Constants are an anti-pattern (kills symmetry-breaking) but illustrate the API:

net.initialize(init=init.Constant(1), force_reinit=True)
net[0].weight.data()[0]

Different scheme per layer

Dispatch on layer type or layer index — Xavier for the first linear, constant 42 for the second:

net[0].weight.initialize(init=init.Xavier(), force_reinit=True)
net[1].initialize(init=init.Constant(42), force_reinit=True)
print(net[0].weight.data()[0])
print(net[1].weight.data())

The pattern: take a (name, module) tuple, decide what to do. Same machinery used for freezing layers (requires_grad = False), discriminative learning rates, and BERT-style “warm up the head, not the backbone”.

Custom initialization

For non-standard schemes, write the init function yourself. Here a heavy-tailed sample with thresholding:

w \sim U(-10, 10),\quad w \leftarrow w \cdot \mathbb{1}_{|w| \ge 5}.

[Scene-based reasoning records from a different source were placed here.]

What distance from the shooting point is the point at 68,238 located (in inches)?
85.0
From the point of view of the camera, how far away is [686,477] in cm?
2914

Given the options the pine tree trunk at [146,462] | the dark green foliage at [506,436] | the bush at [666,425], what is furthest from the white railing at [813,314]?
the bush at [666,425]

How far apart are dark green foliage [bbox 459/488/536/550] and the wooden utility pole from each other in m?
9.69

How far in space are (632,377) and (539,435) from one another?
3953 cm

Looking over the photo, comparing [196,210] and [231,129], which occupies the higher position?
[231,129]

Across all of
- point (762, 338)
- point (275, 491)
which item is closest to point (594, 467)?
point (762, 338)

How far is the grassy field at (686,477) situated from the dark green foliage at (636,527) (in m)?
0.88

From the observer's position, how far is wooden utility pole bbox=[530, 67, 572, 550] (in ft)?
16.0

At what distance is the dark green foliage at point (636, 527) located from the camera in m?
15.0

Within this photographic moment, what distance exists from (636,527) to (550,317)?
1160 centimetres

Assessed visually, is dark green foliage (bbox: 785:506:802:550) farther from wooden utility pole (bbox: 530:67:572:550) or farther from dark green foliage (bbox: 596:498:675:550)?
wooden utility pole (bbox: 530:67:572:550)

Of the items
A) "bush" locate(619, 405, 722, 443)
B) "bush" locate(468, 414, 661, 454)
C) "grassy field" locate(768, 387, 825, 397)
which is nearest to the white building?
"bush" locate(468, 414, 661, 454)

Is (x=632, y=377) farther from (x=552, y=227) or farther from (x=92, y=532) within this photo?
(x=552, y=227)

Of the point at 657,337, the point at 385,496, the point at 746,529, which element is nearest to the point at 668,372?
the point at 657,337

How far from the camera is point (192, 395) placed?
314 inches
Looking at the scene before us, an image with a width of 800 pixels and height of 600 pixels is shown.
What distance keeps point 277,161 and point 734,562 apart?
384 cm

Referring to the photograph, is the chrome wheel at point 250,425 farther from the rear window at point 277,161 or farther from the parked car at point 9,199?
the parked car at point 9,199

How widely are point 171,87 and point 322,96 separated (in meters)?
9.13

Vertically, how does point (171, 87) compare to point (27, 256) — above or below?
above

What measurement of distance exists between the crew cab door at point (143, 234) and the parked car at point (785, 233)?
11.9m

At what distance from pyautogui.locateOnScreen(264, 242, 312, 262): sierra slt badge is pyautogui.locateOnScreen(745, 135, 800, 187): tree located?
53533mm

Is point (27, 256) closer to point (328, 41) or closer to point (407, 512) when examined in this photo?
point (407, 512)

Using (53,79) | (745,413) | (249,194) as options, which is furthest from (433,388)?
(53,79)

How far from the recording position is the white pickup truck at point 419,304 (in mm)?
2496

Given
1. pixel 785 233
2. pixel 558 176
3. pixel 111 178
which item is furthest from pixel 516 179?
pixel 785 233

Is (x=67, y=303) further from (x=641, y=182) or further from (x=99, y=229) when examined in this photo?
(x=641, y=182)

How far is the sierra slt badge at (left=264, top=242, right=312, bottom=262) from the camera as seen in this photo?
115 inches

class MyInit(init.Initializer):
    def _init_weight(self, name, data):
        print('Init', name, data.shape)
        data[:] = np.random.uniform(-10, 10, data.shape)
        data *= np.abs(data) >= 5

net.initialize(MyInit(), force_reinit=True)
net[0].weight.data()[:2]

For one-off surgery — loading specific weights, replacing a single layer’s tensor — assign to .data directly:

net[0].weight.data()[:] += 1
net[0].weight.data()[0, 0] = 42
net[0].weight.data()[0]

When to override defaults

Most of the time, don’t. Cases where you should:

Loading pretrained weights — load_state_dict is the ultimate “initialization” override.
Custom layers — you wrote a new layer with a different variance budget, e.g. small-residual init that puts ResBlocks at near-identity.
Reproducibility / ablations — comparing init schemes systematically.
Architecture-specific tricks — e.g. zero-init the last BN \gamma in each ResNet block (FixUp / Skip-init).

Recap

Init scale matters: set it so signal variance stays roughly constant across depth.
Xavier: \frac{2}{n_{in}+n_{out}} for \tanh/sigmoid.
Kaiming/He: \frac{2}{n_{in}} for ReLU.
Framework defaults are sane; override via net.apply(init_fn) and write per-type rules in the function.
Direct layer.weight.data[...] = ... for one-off tensor surgery.